The collectables shop had some great stuff, I enjoyed poking round in there.
My thrill was to find two great books for 3 bucks. Woo woo!
This is such a fun thing to do - especially for kids - and big kids too.
A darling old steam train choofs slowly through the Dandenong Ranges.
You can have meal or a devonshire tea while you travel, or sit in the open carriages and perch dangerously on the side - like I saw people doing the other day going over the wooden viaduct.
The trip from Belgrave ends up here at Gembrook. I am pretty sure you get time to stroll around the town before you make the return journey.
Well at least there are all sorts of different journeys and packages, some timed to coincide with local markets.
Check out the website.
Update - The market at Gembrook has been closed due to public liability problems.
Update - I heard on the grapevine you are no longer allowed to sit on the side of the open carriages and dangle your legs out. Something to do with insurance too I reckon.
The 695 bus to Gembrook leaves from Belgrave Railway Station. And takes about 40 minutes. So technically it would be possible to do a day trip from Melbourne. The train to Belgrave takes about an hour.

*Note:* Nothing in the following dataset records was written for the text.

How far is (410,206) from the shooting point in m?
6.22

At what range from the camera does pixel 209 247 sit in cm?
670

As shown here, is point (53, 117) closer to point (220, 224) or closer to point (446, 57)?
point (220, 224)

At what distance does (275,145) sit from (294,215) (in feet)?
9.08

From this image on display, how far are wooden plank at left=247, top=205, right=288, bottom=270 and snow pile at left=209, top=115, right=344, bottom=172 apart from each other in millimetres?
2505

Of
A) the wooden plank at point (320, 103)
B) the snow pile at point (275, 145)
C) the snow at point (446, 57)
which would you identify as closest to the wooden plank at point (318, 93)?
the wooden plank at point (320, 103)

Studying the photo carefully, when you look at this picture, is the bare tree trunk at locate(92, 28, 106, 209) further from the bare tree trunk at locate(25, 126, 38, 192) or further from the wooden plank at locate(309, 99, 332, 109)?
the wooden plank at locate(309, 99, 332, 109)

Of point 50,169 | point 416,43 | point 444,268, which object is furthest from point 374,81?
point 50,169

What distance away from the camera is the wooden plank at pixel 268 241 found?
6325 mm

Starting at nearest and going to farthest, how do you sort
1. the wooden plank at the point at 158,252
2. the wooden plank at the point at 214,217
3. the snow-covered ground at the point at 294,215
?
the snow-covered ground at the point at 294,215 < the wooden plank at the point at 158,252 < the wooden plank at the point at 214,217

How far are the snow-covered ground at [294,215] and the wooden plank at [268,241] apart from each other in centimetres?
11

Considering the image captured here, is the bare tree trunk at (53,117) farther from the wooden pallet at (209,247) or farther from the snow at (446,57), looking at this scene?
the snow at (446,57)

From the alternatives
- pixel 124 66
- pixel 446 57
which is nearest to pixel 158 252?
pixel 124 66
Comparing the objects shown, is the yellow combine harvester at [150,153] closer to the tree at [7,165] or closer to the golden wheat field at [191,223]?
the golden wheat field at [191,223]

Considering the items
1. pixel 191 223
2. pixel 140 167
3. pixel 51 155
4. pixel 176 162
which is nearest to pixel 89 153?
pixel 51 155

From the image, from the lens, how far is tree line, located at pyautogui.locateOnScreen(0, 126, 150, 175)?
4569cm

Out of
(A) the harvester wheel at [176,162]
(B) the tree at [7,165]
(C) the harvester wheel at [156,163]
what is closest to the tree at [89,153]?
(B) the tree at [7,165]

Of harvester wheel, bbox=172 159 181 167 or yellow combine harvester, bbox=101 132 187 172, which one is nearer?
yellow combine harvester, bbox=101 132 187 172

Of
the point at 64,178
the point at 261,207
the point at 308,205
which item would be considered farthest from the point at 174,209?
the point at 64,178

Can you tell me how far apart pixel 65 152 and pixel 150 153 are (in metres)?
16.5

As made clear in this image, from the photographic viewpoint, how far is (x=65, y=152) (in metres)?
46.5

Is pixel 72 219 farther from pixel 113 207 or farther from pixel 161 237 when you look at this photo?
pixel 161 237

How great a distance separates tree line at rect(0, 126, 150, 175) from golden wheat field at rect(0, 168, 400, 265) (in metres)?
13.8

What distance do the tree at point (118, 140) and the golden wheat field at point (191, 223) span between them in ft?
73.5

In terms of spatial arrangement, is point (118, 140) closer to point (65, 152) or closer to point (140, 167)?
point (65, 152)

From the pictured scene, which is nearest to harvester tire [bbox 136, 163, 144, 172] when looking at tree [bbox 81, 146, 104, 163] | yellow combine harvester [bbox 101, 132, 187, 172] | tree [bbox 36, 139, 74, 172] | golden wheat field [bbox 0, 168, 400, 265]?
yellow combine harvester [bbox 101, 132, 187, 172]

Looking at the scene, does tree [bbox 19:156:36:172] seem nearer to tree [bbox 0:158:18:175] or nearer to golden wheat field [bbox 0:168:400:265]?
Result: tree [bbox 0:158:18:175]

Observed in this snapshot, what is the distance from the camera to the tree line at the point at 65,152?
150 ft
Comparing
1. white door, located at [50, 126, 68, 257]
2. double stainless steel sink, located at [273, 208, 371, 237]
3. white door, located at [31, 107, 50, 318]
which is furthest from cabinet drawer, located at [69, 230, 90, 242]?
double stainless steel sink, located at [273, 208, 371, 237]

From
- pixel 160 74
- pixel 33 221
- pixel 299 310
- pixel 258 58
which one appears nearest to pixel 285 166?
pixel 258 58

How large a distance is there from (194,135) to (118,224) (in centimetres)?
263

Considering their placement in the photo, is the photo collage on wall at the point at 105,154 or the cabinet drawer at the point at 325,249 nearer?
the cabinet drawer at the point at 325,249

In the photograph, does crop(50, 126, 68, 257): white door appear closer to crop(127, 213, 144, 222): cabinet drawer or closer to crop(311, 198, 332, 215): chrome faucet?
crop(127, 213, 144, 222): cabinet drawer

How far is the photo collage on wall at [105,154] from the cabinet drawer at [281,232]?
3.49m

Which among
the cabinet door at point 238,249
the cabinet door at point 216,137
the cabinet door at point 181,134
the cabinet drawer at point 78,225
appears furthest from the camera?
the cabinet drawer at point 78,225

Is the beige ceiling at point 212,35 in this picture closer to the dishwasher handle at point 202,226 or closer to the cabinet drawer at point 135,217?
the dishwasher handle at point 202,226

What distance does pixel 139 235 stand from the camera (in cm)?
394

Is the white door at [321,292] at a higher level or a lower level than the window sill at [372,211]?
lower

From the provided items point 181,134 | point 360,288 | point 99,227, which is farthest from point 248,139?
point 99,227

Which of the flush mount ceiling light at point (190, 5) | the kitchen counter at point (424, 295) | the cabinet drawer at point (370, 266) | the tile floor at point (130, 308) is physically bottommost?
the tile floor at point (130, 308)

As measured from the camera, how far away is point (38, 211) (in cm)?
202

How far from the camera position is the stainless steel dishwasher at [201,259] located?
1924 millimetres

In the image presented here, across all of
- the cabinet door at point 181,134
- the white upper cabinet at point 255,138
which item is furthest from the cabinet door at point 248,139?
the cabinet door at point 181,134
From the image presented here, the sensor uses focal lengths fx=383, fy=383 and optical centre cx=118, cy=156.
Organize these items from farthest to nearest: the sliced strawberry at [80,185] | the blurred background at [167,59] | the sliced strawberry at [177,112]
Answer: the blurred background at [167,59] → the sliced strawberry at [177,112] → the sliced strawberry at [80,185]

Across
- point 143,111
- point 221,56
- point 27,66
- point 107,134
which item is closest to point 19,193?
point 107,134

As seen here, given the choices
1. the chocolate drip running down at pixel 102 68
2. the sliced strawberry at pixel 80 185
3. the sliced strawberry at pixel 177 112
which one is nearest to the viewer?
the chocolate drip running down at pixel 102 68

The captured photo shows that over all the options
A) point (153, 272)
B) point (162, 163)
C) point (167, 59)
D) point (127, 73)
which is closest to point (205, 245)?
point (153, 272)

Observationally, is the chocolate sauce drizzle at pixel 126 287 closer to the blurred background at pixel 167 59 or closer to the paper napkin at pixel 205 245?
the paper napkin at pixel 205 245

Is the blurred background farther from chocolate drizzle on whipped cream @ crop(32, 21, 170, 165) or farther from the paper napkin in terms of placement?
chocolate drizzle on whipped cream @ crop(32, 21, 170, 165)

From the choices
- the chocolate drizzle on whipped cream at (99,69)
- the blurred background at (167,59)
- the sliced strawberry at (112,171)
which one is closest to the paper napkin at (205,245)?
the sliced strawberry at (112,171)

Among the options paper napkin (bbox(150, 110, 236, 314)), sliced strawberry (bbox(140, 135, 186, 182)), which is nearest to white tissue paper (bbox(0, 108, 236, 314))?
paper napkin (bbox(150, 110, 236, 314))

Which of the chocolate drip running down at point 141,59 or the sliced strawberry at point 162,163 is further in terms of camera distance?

Check the timetable carefully - there are not a plethora of buses. And they don't run very early or very late. But they do run on a Sunday which not all buses out here do.
The trip over is very pretty - you pass through some lovely country.
And it is very cheap. All you need is a Zone 2 daily ticket or if it is a weekend your Weekend Saver - which is about three bucks. Buy your ticket from a manned station or at a newsagent or corner store. The machines at the stations do not sell Weekend Savers. You have to be prepared.
If you are coming out from Melbourne on a week day you would need a Zone 1 and 2 daily ticket. If you are leaving after 9am save a bit of money and get an offpeak. On a weekend you are sweet - the Weekend Saver covers you all the way and back again.
Bit of a trap though - to use a Weekend Saver you have to buy a 5 trip ticket. And it can only be used for one person at a time. You can get a one trip Sunday Saver though.
If you have a Victorian concession card you are sweet also. On Sunday you travel for free anywhere and the rest of the week it is maybe 3 bucks. I cannot wait to be 60.
I know it is complicated but I didn't make up these rules.